Chlorine is even toxic enough to be a chemical weapon and categorized as a “choking agent”.[4] Exposure would be a very traumatic experience.[5] In fact, the Dorn VA Medical Center in Columbia, South Carolina reported a chlorine spill accident that happened in South Carolina in January of 2005. Ten months after the event, exposure victims were still so shaken that many reported recurring PTSD symptoms.[6]

Chlorine Is Caustic

In addition to the internal effects of exposure to chlorine, eye and skin irritation in swimmers has been hypothesized to originate from chlorine exposure.[7] That's not all, did you know that swimming pool chlorine is associated with tooth enamel erosion? It’s not often mentioned but the New York University College of Dentistry lists it as a prime concern.[8]

Reducing Chlorine Exposure

Much chlorine exposure happens by choice and by simply making new choices you can help reduce exposure risks. If you have a pool, avoid chlorine products. There are alternative methods that can be used to keep pools disinfected, including silver-copper ion generators and salt water.

Avoid home cleaning products that contain chlorine. There are natural and organic alternatives available. You can even make your own.

One of the most significant measures you can take is to always drink distilled water or consider a water purification system for your home. It will help to reduce toxins before the water even comes out the faucet.

References (8)
  1. Siritapetawee J, et al.

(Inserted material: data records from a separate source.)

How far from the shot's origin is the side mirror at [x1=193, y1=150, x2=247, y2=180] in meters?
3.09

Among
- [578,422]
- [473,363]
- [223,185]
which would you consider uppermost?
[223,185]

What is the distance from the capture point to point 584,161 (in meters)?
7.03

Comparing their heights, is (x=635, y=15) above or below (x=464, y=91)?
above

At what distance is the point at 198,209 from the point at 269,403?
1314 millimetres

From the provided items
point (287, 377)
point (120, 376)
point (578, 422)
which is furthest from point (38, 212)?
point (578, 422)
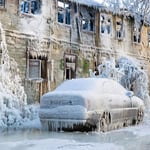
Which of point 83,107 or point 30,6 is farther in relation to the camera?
point 30,6

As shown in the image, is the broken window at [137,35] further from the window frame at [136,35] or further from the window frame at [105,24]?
the window frame at [105,24]

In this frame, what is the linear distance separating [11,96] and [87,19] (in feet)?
34.4

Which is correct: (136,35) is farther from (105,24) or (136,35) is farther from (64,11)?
(64,11)

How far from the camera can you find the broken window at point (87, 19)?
2506 cm

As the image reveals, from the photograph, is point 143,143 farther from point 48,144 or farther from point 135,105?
point 135,105

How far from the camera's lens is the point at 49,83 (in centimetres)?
2192

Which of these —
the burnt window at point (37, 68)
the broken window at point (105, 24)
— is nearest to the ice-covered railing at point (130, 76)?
the burnt window at point (37, 68)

Trace element analysis of hairs in patients with dementia. J Synchrotron Radiat. 2010 Mar;17(2):268-72. doi: 10.1107/S0909049509055319. Epub 2010 Jan 16.
  2. Fisk MZ, et al. Asthma in swimmers: a review of the current literature. Phys Sportsmed. 2010 Dec;38(4):28-34. doi: 10.3810/psm.2010.12.1822. Review.
  3. Carlsen KH. The breathless adolescent asthmatic athlete. Eur Respir J. 2011 Sep;38(3):713-20. doi: 10.1183/09031936.00068510. Epub 2011 Mar 24. Review.
  4. Anderson PD. Emergency management of chemical weapons injuries. J Pharm Pract. 2012 Feb;25(1):61-8. doi: 10.1177/0897190011420677. Epub 2011 Nov 11. Review.
  5. Mohan A, et al. Acute accidental exposure to chlorine gas: clinical presentation, pulmonary functions and outcomes. Indian J Chest Dis Allied Sci. 2010 Jul-Sep;52(3):149-52.
  6. Ginsberg JP, et al. Posttraumatic stress and tendency to panic in the aftermath of the chlorine gas disaster in Graniteville, South Carolina. Soc Psychiatry Psychiatr Epidemiol. 2012 Sep;47(9):1441-8. doi: 10.1007/s00127-011-0449-6. Epub 2011 Nov 10.
  7. Florentin A, et al. Health effects of disinfection by-products in chlorinated swimming pools. Int J Hyg Environ Health. 2011 Nov;214(6):461-9. doi: 10.1016/j.ijheh.2011.07.012. Epub 2011 Sep 1. Review.
  8. Jahangiri L, et al. Severe and rapid erosion of dental enamel from swimming: a clinical report. J Prosthet Dent. 2011 Oct;106(4):219-23. doi: 10.1016/S0022-3913(11)60126-1.

†Results may vary. Information and statements made are for education purposes and are not intended to replace the advice of your doctor. If you have a severe medical condition or health concern, see your physician.